(Supplied text):
┌──
|
Achieving financial benefits:
Helping to Prevent Fraud and Abuse in Medicare: GAO
had long advocated increased funding specifically for activities to
prevent fraud and abuse in the Medicare program. In 1996, the Congress
passed the Health Insurance Portability and Accountability Act, which
provided the additional funding. As a result of these activities, the
Medicare program's net savings were about $3 billion in fiscal year
2000.
Cutting
Costs of the F-22 Aircraft Program: In a series of reports beginning
in the mid-1990s, GAO questioned various aspects of the Air Force's
F-22 aircraft acquisition program. We reported that the acquisition
strategy was risky and that the program was experiencing cost growth,
manufacturing problems with test aircraft, and testing delays. Our analysis
helped the Congress reduce the final fiscal year 2000 appropriation
request for the F-22 by about $552 million and to identify conditions
that should be met before the Department of Defense could begin full
production.
Recapturing Excess HUD Funding: GAO identified
funding from several sources in the Department of Housing and Urban
Development's budget, including unexpended balances no longer needed,
that could be recaptured in fiscal years 1998 and 1999. The Congress
rescinded $1.65 billion from the Section 8 housing program's fiscal
year 1998 budget authority and rejected $1.3 billion of HUD's fiscal
year 1999 request for housing assistance for a total reduction of $2.95
billion. Subsequently, GAO and HUD worked together to revise HUD's analysis
to show that, by using recaptured funds, HUD had sufficient funding
to meet its needs.
Achieving
other benefits:
Improving Nursing Home Quality
of Care: The Health Care Financing Administration
(HCFA) and several states--including California, Maryland, and Michigan--improved
their oversight and enforcement of nursing homes' quality of care standards
in response to GAO's recommendations highlighting weaknesses in existing
processes. Improvements included increased funding for nursing home
surveyors, more prompt investigation of complaints alleging serious
harm to residents, more immediate enforcement actions for homes with
repeated serious problems, a reorganization of HCFA's regional staff
to improve consistency in oversight, and increased funding for administrative
law judges to reduce the backlog of appealed enforcement actions.
└──
(Information provided):
┌──
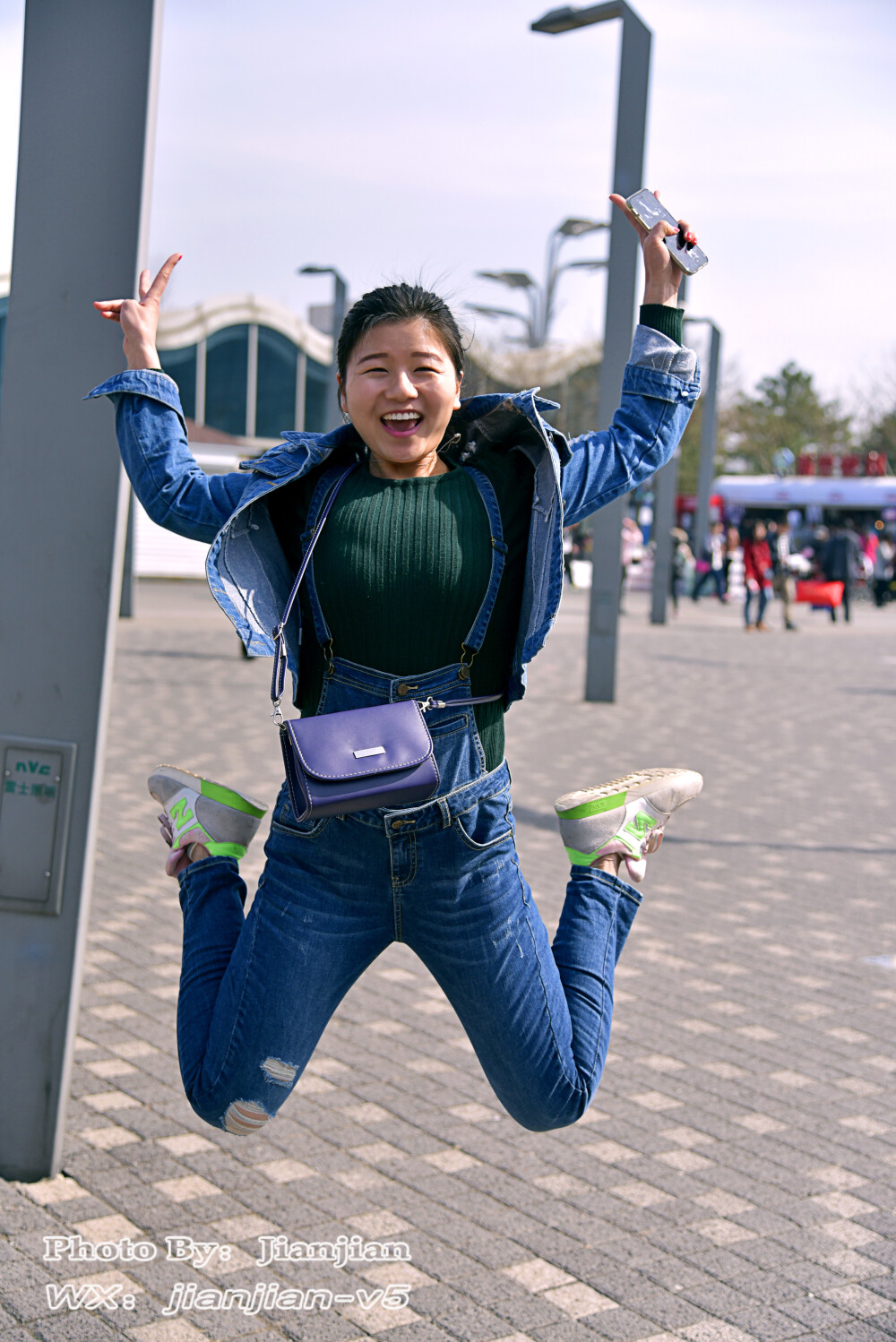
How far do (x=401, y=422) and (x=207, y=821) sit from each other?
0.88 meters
└──
┌──
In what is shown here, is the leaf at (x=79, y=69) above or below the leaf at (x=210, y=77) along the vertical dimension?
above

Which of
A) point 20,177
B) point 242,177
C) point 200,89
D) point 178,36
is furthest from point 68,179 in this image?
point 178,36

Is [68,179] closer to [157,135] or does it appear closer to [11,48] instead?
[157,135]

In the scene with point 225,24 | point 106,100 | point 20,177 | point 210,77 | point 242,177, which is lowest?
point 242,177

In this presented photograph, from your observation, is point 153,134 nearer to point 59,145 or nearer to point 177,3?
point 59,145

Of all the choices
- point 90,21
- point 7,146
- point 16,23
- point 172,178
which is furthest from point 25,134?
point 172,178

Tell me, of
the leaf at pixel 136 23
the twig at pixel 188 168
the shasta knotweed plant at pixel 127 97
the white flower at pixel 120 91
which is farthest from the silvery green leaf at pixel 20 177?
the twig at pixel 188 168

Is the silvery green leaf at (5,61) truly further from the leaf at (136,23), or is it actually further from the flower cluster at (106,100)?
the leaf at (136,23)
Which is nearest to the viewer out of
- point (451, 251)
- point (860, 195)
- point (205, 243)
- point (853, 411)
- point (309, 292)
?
└──
(Exercise set):
1. Using the GAO text, say whether each statement agrees with it. Answer yes or no, and quote the deciding words from the text.
(a) Medicare's net savings were about $3 billion in fiscal year 2000.
(b) GAO's analysis helped the Congress cut the fiscal year 2000 F-22 appropriation request by about $1.65 billion.
(c) Michigan was one of the states that improved oversight of nursing homes' quality of care.
2. Rewrite the paragraph of the GAO text that begins "Recapturing Excess HUD Funding" as a short bulleted list that keeps its main facts.
3. Answer these questions from the GAO text:
(a) What 1996 act provided the extra funding to prevent fraud and abuse in Medicare?
(b) What was the total reduction in HUD funding?
(c) Which agency's regional staff were reorganized to improve consistency in nursing home oversight?

(Responses to the exercise):
1.
(a) Yes: "the Medicare program's net savings were about $3 billion in fiscal year 2000"
(b) No: "reduce the final fiscal year 2000 appropriation request for the F-22 by about $552 million"
(c) Yes: "several states--including California, Maryland, and Michigan--improved their oversight and enforcement of nursing homes' quality of care standards"

2.
- GAO found funding in HUD's budget that could be recaptured in fiscal years 1998 and 1999, including unexpended balances that were no longer needed.
- The Congress rescinded $1.65 billion from the Section 8 housing program's fiscal year 1998 budget authority.
- The Congress rejected $1.3 billion of HUD's fiscal year 1999 request for housing assistance.
- The total reduction was $2.95 billion.
- GAO and HUD then revised HUD's analysis, showing that recaptured funds gave HUD enough money to meet its needs.

3.
(a) The Health Insurance Portability and Accountability Act
(b) $2.95 billion
(c) The Health Care Financing Administration (HCFA)